*Extract provided:*
__________

The white paper reported by the DELOS Working Group on Registries [1] describes basic concepts of metadata schemas, i.e., metadata vocabulary, layers for metadata interoperability, data model, and so forth. The layered model discussed in the white paper gives a framework for metadata vocabularies.

Beginning in January 2004, the JISC IE Metadata Schema Registry (IEMSR) project started development of a metadata schema registry as a pilot, shared service within the JISC Information Environment [9]. The IEMSR will act as the primary source for authoritative information about metadata schemas recommended by the JISC IE Standards framework. Metadata within the JISC IE is based on the Dublin Core and IEEE LOM standards.

The SchemaWeb is a repository for RDF Schemas expressed in the RDF Schema, OWL and DAML+OIL schema languages [19]. It provides a simple directory of RDF Schemas for both human users and machines to search and browse metadata schemas.

Functional Requirements for a Metadata Schema Registry

A metadata schema defines a framework for representing metadata. In order to make metadata shareable and discoverable across user communities and languages, it is necessary to improve on interoperability of metadata schemas. A metadata schema registry stores metadata schemas and serves information about them (e.g., definitions of the metadata schemas, and relationships between metadata terms) to users. A metadata schema registry provides its services not only for human users but also for machines. Human users and machines may have the following requirements:

For human users
A metadata schema registry provides human users with functions to find and browse reference descriptions of metadata schemas, e.g., reference descriptions of a metadata element and an application profile. A person who is engaged in the design of a new metadata schema can use a metadata schema registry as a dictionary to find existing metadata schemas. A person who writes and/or edits metadata, e.g., a cataloger, can use a metadata schema registry as a reference source to understand metadata schema.

For machines
Software tools should be able to access metadata schemas stored in a metadata schema registry through application program interfaces over global or local networks. Software tools can use metadata registries as software components. For example, a metadata schema registry can serve as an information data source of metadata schemas, provide relationships between metadata terms to realize crosswalking, and transform metadata, etc. A metadata schema registry has the potential to provide a wider range of services over metadata schemas. A metadata schema registry should be able to return a result set encoded in a machine-understandable and application-independent format such as RDF. The authors have been working on a metadata schema registry and have been developing a framework to extend functionality of the registry, which will be discussed later.

The extended functional requirements of a metadata registry are summarized below.

(1) Searching
Human users should be able to search for information, e.g., for the name of a metadata schema, a definition of metadata terms, related terms and so forth, stored in a metadata schema registry in various ways. Search results are a set of metadata schema, metadata terms, value vocabularies, etc.

(2) Browsing
A metadata schema registry has to provide user interfaces for human users to browse information stored in the metadata schema registry via a Web browser. Users should be able to browse metadata schemas in different ways.

(3) Schema Mapping
A Metadata schema registry should provide information about the relationships between metadata schemas, terms, and vocabularies. This function is required for the searching and browsing function.

__________

*Data lines:*

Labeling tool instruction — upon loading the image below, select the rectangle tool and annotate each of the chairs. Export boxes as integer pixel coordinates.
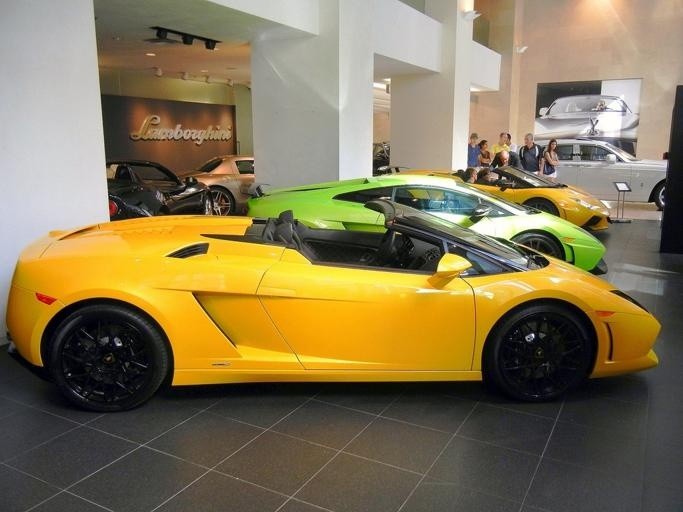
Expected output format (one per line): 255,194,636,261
278,209,320,260
274,223,321,261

__________

*Exercise instructions:*
1: Answer these questions about the metadata registry text:
(a) In what month and year did the IEMSR project begin developing its registry?
(b) Which schema languages are the RDF Schemas in SchemaWeb expressed in?
(c) What format does the text give as an example of a machine-understandable, application-independent format for a returned result set?
2: Return everything in the metadata registry text from "The white paper reported" down to "IEEE LOM standards.", copied word for word.
The data plays no part in this work.

*Solution set:*
1:
(a) January 2004
(b) RDF Schema, OWL and DAML+OIL
(c) RDF

2:
The white paper reported by the DELOS Working Group on Registries [1] describes basic concepts of metadata schemas, i.e., metadata vocabulary, layers for metadata interoperability, data model, and so forth. The layered model discussed in the white paper gives a framework for metadata vocabularies.

Beginning in January 2004, the JISC IE Metadata Schema Registry (IEMSR) project started development of a metadata schema registry as a pilot, shared service within the JISC Information Environment [9]. The IEMSR will act as the primary source for authoritative information about metadata schemas recommended by the JISC IE Standards framework. Metadata within the JISC IE is based on the Dublin Core and IEEE LOM standards.